En face du 104, le lieu des danseurs du 19ème , Abderrahman Kelil, futur professeur des écoles de 24 ans, écoute attentivement les prises de parole. Originaire de Crimée, il est très investi dans la vie de quartier, notamment avec l’Espace 19, le centre associatif des quartier du 19ème arrondissement. « Je connais bien la première victime (Demba Yatera, ndlr). Quand je l’ai su, ça m’a refroidi, j’ai tremblé. On n’avait pas pensé aux guerres de bandes. Ca a été mis au second plan avec tout ce qui se passe. C’est en plein Paris quand même … Il en est de la responsabilité de tous ! Il faut que tout le monde soit impliqué pour suivre les jeunes !  Tous se regrouper et mener une action commune et faire un état des lieux ! Nos parents se sont donnés du mal pour nous amener là. La France nous donne les moyens, malgré les inégalités de traitement ».

Persuader les jeunes de se joindre au cortège

Sandrine Valorus, l’une des organisatrices, fait un point sur la manifestation. « Je suis très contente de la mobilisation. Là, on va arriver dans le coeur, dit-elle en désignant du doigt la direction, vers les rues de Tanger et du Maroc. C’est là-bas que les jeunes sont concentrés, on est en plein dedans. Je ne pensais pas qu’on allait pouvoir mobiliser autant gens à ce point-là ». Un peu plus loin, celle qui est mère de trois jeunes adultes, installée à Corentin-Cariou depuis 15 ans, nous fera cette confession. « Un de mes fils a 20 ans. Je ne dors pas tant qu’il n’est pas rentré ». 

Sandrine Valorus, habitante de Corentin-Cariou dans le 19ème, l’une des organisatrices de la marche pour la paix dans le 19ème

L’obsession des initiateurs : persuader les premiers concernés, les jeunes, de venir marcher que d’assister en spectateurs. Mahira Delanney espère, elle, en « ramasser » certains. « On souhaite les convaincre de marcher avec nous, ceux qui s’arrêtent sur le chemin par exemple. Nous avons tous une part de responsabilité, dans l’éducation qu’on leur donne et dans les choix qu’on leur propose ensuite mais s’il y avait fait des trucs à faire, ils n’en seraient pas là aujourd’hui ».

« Curial, Cambrai, Riquet : c’est le même quartier »

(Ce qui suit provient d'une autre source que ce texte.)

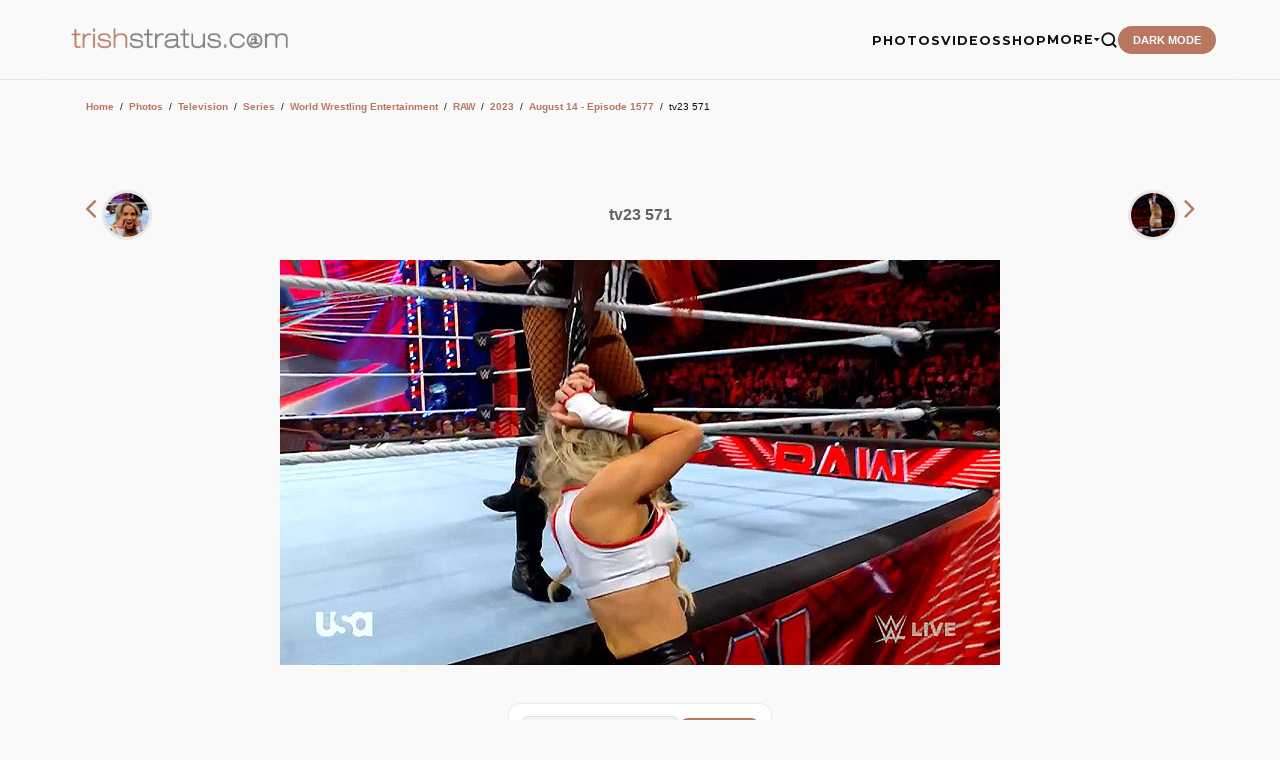

--- FILE ---
content_type: text/html; charset=utf-8
request_url: https://www.google.com/recaptcha/api2/aframe
body_size: 183
content:
<!DOCTYPE HTML><html><head><meta http-equiv="content-type" content="text/html; charset=UTF-8"></head><body><script nonce="p2421_uv4nUIXZhDBUmgpg">/** Anti-fraud and anti-abuse applications only. See google.com/recaptcha */ try{var clients={'sodar':'https://pagead2.googlesyndication.com/pagead/sodar?'};window.addEventListener("message",function(a){try{if(a.source===window.parent){var b=JSON.parse(a.data);var c=clients[b['id']];if(c){var d=document.createElement('img');d.src=c+b['params']+'&rc='+(localStorage.getItem("rc::a")?sessionStorage.getItem("rc::b"):"");window.document.body.appendChild(d);sessionStorage.setItem("rc::e",parseInt(sessionStorage.getItem("rc::e")||0)+1);localStorage.setItem("rc::h",'1769015853219');}}}catch(b){}});window.parent.postMessage("_grecaptcha_ready", "*");}catch(b){}</script></body></html>

--- FILE ---
content_type: application/javascript; charset=utf-8
request_url: https://fundingchoicesmessages.google.com/f/AGSKWxVwTh6TB4Bp-dd5osrmJU6t2R9cXnS-YZSoNMP5I63Bvqa5G0e8PXmgbUrMdyQukzI_9WImGXs_Y0OHOlNz50GfLYk26HuMrQ4VHJuT9M_ePw5DRJEO01EaTrcLyQ9RfotCN3BLR1u4FSvieBJ0EiMfMy04C2zu5stdmJsMLdMbtTkohpFZT6vPxSzx/_/adzone4./adcframe./advertmsig./pageear.&popunder=
body_size: -1291
content:
window['d0de8a85-cad2-41b0-96bb-319ecfaf46e9'] = true;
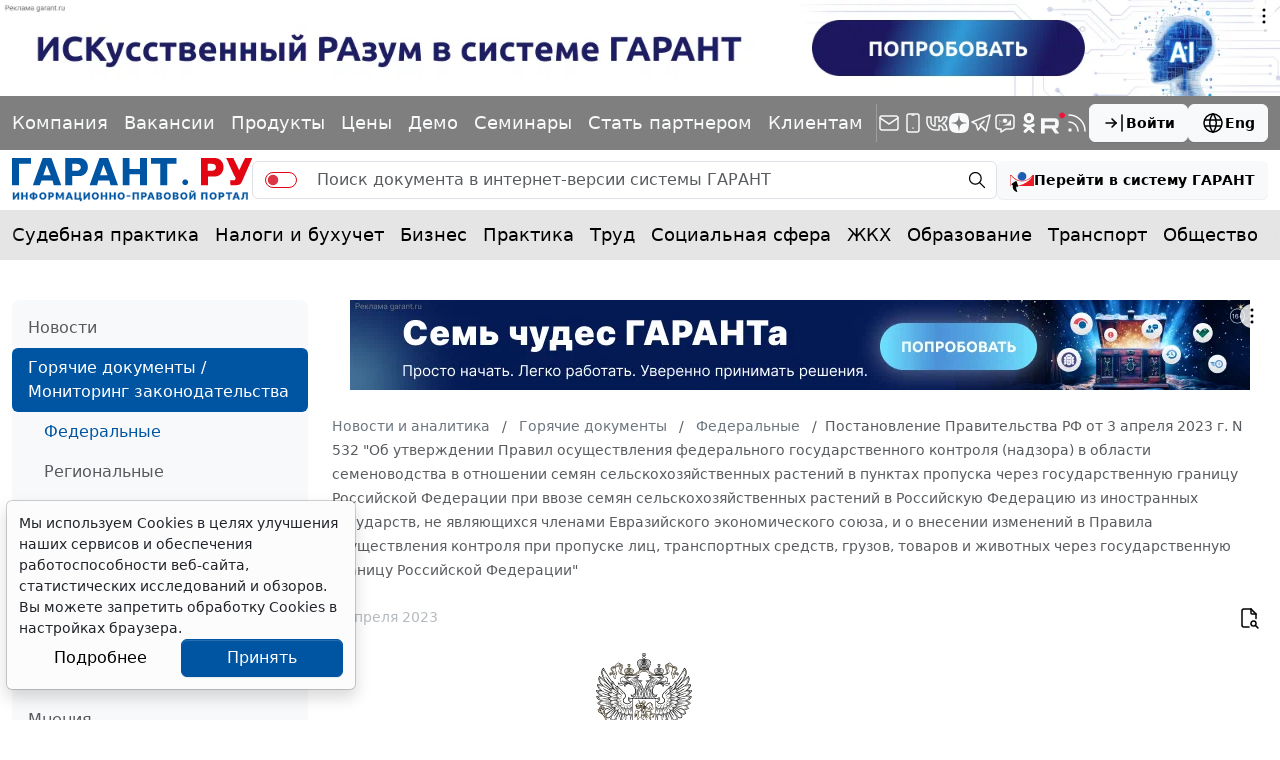

--- FILE ---
content_type: application/javascript;charset=utf-8
request_url: https://w.uptolike.com/widgets/v1/version.js?cb=cb__utl_cb_share_1769215010299649
body_size: 396
content:
cb__utl_cb_share_1769215010299649('1ea92d09c43527572b24fe052f11127b');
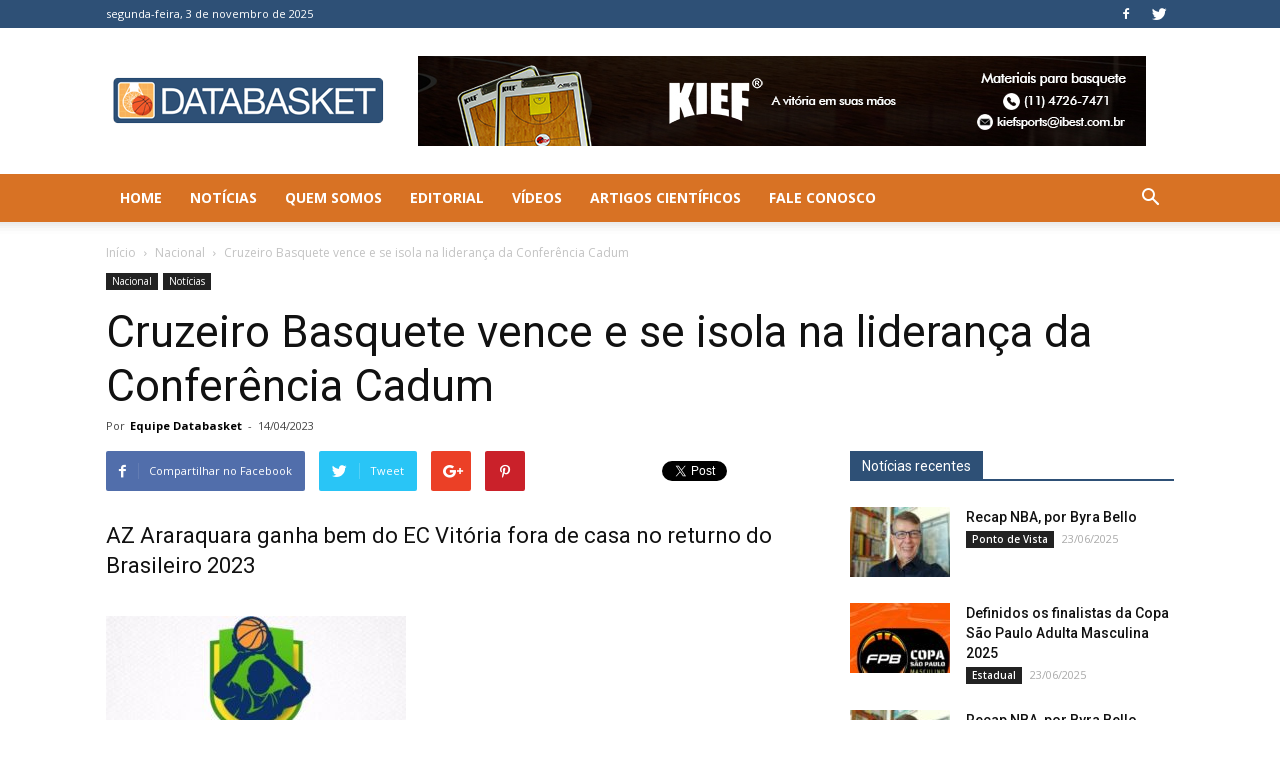

--- FILE ---
content_type: text/html; charset=utf-8
request_url: https://www.google.com/recaptcha/api2/aframe
body_size: 260
content:
<!DOCTYPE HTML><html><head><meta http-equiv="content-type" content="text/html; charset=UTF-8"></head><body><script nonce="qWPpnZWiTHyDB2c-gC4C_A">/** Anti-fraud and anti-abuse applications only. See google.com/recaptcha */ try{var clients={'sodar':'https://pagead2.googlesyndication.com/pagead/sodar?'};window.addEventListener("message",function(a){try{if(a.source===window.parent){var b=JSON.parse(a.data);var c=clients[b['id']];if(c){var d=document.createElement('img');d.src=c+b['params']+'&rc='+(localStorage.getItem("rc::a")?sessionStorage.getItem("rc::b"):"");window.document.body.appendChild(d);sessionStorage.setItem("rc::e",parseInt(sessionStorage.getItem("rc::e")||0)+1);localStorage.setItem("rc::h",'1762159187377');}}}catch(b){}});window.parent.postMessage("_grecaptcha_ready", "*");}catch(b){}</script></body></html>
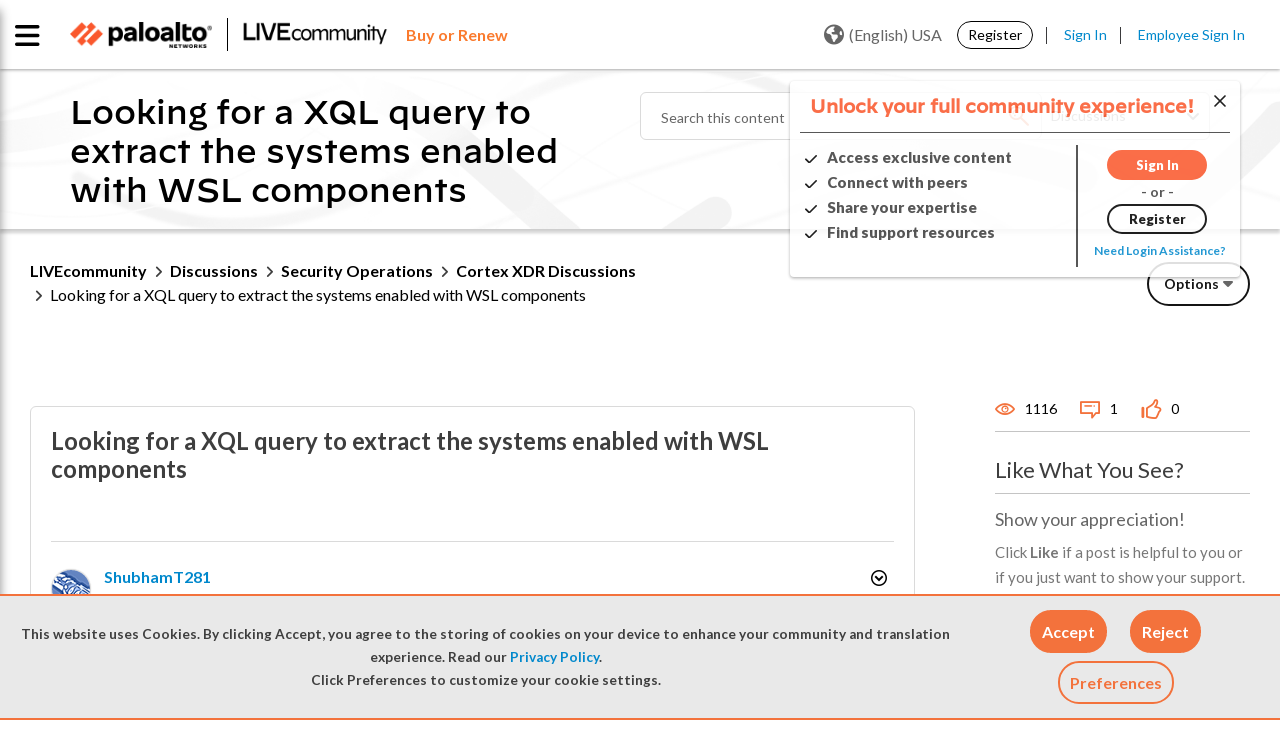

--- FILE ---
content_type: application/x-javascript;charset=utf-8
request_url: https://sstats.paloaltonetworks.com/id?d_visid_ver=5.5.0&d_fieldgroup=A&mcorgid=9A531C8B532965080A490D4D%40AdobeOrg&mid=89627678086680628854367865994993798311&ts=1769408672738
body_size: -31
content:
{"mid":"89627678086680628854367865994993798311"}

Les slogans jaillissent. « Curial, Cambrai, Riquet : c’est le même quartier« , s’époumonent, à l’unisson, les manifestants en référence aux violences entre jeunes de ces cités qui depuis au moins 20 ans s’affrontent régulièrement. Boubakar Diaby a 64 ans mais la force et la conviction de ceux qui en ont 30. Membre actif de l’Association socio-culturelle et d’entre-aide aux familles, créée en 2002, qui propose des cours de soutien et organisent des sorties pour les enfants, il voit dans ce rassemblement le signe d’une volonté de tous d’être solidaires avant tout. « Tout parent a peur pour la sécurité de ses propres enfants, toutes ces violences doivent nous interpeller tous, sans exception mais surtout nous unir. Dans notre association, nous réunissions tous les habitants sans distinction de quartiers, qu’ils viennent de la Place des Fêtes ou de l’Avenue Jean Jaurès ». 

Boubakar Diaby, 64 ans, président d’association dans le 19ème arrondissement de Paris

Parmi les manifestants, les élus se font rares ou ne se rendent pas visibles. Dans le cortège, nous avons croisé Gabriel Gau, 28 ans. Il est adjoint au maire, chargé de la jeunesse, sans son écharpe. « C’est indispensable que la population se mobilise, ensemble, et la mairie est à disposition pour aider toutes les initiatives qui se créent ».

« Aujourd’hui, j’ai peur que mon ancienne réputation me rattrape et que ma fille en pâtisse », Lamence Madzou

La marche se finit par la prise de parole des « repentis », ces anciens voyous reconvertis pour l’occasion en prêcheurs de bonne parole en racontant à leurs cadets l’exemple à ne pas suivre. L’ancien chef de gang entre 1987 et 1992, Lamence Madzou, s’empart du micro. « J’ai fait partie de ces bandes, raconte Lamence Madzou, Aujourd’hui, j’ai une fille. J’ai peur que mon ancienne réputation me rattrape et que ma fille en pâtisse. Dommage qu’il n’y ait pas assez de jeunes présents aujourd’hui ». Dexter poursuit: « Aujourd’hui les jeunes n’ont plus peur de leurs parents et les petits vont transmettre ce qu’ils ont vu des grands ». Dans la foule, un jeune au pas rapide se fait remarquer. Il a 21 ans mais ne souhaite pas donner son identité. « Je suis sorti il y a un mois de prison.  Même en prison, on croisait des gens du 19ème et là-bas, les conflits pouvaient reprendre. Les jeunes des gangs ne sont pas à la marche, ils disent « ça sert à rien, il n’y aura jamais la paix ».

Lamence Madzou raconte son expérience d’ancien chef de gang

« On ne veut pas partir. Rester ici c’est un choix »

Malgré tout, Mahira Delanney dit rester attachée à son 19ème. « On peut marcher partout dans le 19ème, il n’y a pas d’endroit fermé parce que ce sont des cités ou que ce serait interdit par les bandesC’est parce qu’on est chauvin ! On ne veut pas partir d’ici, on a tous eu des propositions, y’a des gens qui ont les moyens de partir mais ne le font pas. Rester ici c’est un choix. Le populaire, c’est encore ce qui rassemble le plus. J’ai appris 8 langues en vivant ici et on sait situer le Congo sur une carte ! », s’amuse-t-elle.

La marche prend fin Rosa Parks, pas très loin de là où Boubou Yatera est décédé il y a deux mois. Parents et organisateurs promettent d’autres actions pour ne pas en rester là mais c’est un beau début : au total, environ 300 habitants ont répondu présents.« Je pense que nous pouvons faire plus mais que nous devons aussi nous interroger sur ce qui ne marche pas. Je pense par exemple qu’il n’y a pas assez d’accompagnement en général de la part des parents. C’est pourquoi avec notre association nous organisons une réunion le 9 décembre avec cette question : Où avons-nous failli ? Que reste-t-il à faire ?« , souligne Boubakar Diaby. Malgré les quasiment 3 heures de marche, l’émotion et un des slogans de la marche, « nos mamans sont fatiguées« , l’énergie est encore là visiblement.